The release of the pituitary hormones, prolactin and growth hormone (GH), and of adrenal corticosteroids is subject to a profound regulation by sleep. In addition these hormones are known to be involved in the regulation of the immune response. Here, we examined their role for in vitro production of T-cell cytokines. Specifically, we hypothesized that increased concentrations of prolactin and GH as well as a decrease in cortisol, i.e., hormonal changes characterizing early nocturnal sleep, could be responsible for a shift towards T helper 1 (Th1) cytokines during this time. Whole blood was sampled from 15 healthy humans in the morning after regular sleep and was activated in vitro with ionomycin and two concentrations of phorbol myrestate acetate (PMA, 8 and 25 ng/ml) in the absence or presence of prolactin, prolactin antibody, GH, glucocorticoid receptor (GR) antagonist RU-486, or mineralocorticoid receptor (MR) antagonist spironolactone. Hormones were examined at physiological concentrations. Production of T-cell derived cytokines was measured at the single cell level using multiparametric flow cytometry. Generally, effects were more pronounced after stimulation with 8 rather than 25 ng/ml PMA. The following changes reached significance ( p<.05): prolactin (versus prolactin antibody) increased tumor necrosis factor-α (TNF-α) and interferon-γ (IFN-γ) producing CD4+ and CD8+ cells and interleukin-2 (IL-2) producing CD8+ cells. Compared with control, prolactin antibody decreased, whereas GH increased IFN-γ + CD4+ cells.
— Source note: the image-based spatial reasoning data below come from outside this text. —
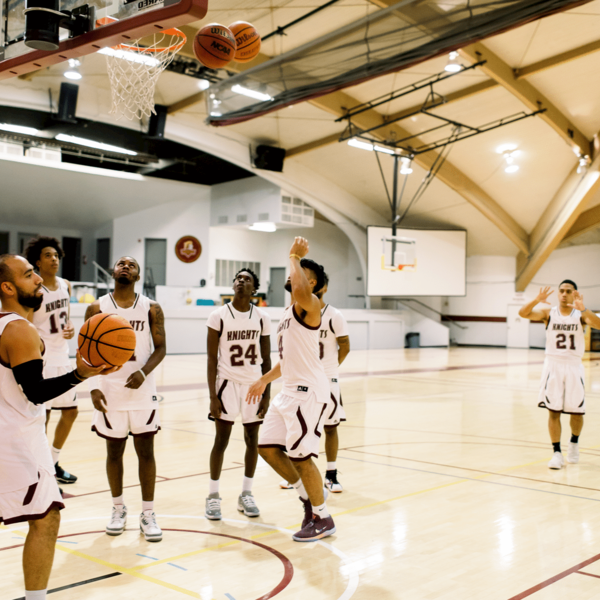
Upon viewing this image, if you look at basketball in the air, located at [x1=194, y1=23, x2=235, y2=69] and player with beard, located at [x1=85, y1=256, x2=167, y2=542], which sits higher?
basketball in the air, located at [x1=194, y1=23, x2=235, y2=69]

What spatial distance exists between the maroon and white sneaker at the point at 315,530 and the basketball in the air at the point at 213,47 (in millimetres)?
4002

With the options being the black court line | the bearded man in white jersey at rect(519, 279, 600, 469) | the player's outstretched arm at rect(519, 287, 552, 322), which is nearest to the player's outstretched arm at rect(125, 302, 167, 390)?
the black court line

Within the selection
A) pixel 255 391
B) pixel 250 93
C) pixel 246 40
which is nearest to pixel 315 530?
pixel 255 391

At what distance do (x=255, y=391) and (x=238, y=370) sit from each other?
0.31 meters

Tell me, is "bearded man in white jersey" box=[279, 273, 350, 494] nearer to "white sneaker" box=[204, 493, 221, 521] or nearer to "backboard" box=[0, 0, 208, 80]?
"white sneaker" box=[204, 493, 221, 521]

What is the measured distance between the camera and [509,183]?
68.1ft

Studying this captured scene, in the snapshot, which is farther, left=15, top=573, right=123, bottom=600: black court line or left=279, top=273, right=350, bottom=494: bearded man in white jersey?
left=279, top=273, right=350, bottom=494: bearded man in white jersey

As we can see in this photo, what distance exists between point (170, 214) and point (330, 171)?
6080mm

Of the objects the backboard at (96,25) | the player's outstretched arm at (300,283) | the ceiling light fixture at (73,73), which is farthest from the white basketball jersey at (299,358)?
the ceiling light fixture at (73,73)

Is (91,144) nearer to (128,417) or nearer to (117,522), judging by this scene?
(128,417)

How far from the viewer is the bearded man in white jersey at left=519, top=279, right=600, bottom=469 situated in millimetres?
6117

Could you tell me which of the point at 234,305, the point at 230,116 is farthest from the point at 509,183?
the point at 234,305

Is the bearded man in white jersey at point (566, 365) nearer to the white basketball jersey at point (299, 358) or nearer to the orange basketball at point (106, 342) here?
the white basketball jersey at point (299, 358)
RU-486 increased TNF-α, IFN-γ, and IL-2 producing CD4+ and CD8+ cells. Surprisingly strong effects were found after MR blocking with spironolactone which increased TNF-α, IFN-γ, and IL-2 producing CD4+ and CD8+ cells. No effects on IL-4 + CD4+ cells were observed, while the IFN-γ/IL-4 ratio shifted towards Th1 after spironolactone and after RU-486 plus GH. Results suggest that enhanced prolactin and GH concentrations as well as low cortisol levels during early nocturnal sleep synergistically act to enhance Th1 cytokine activity.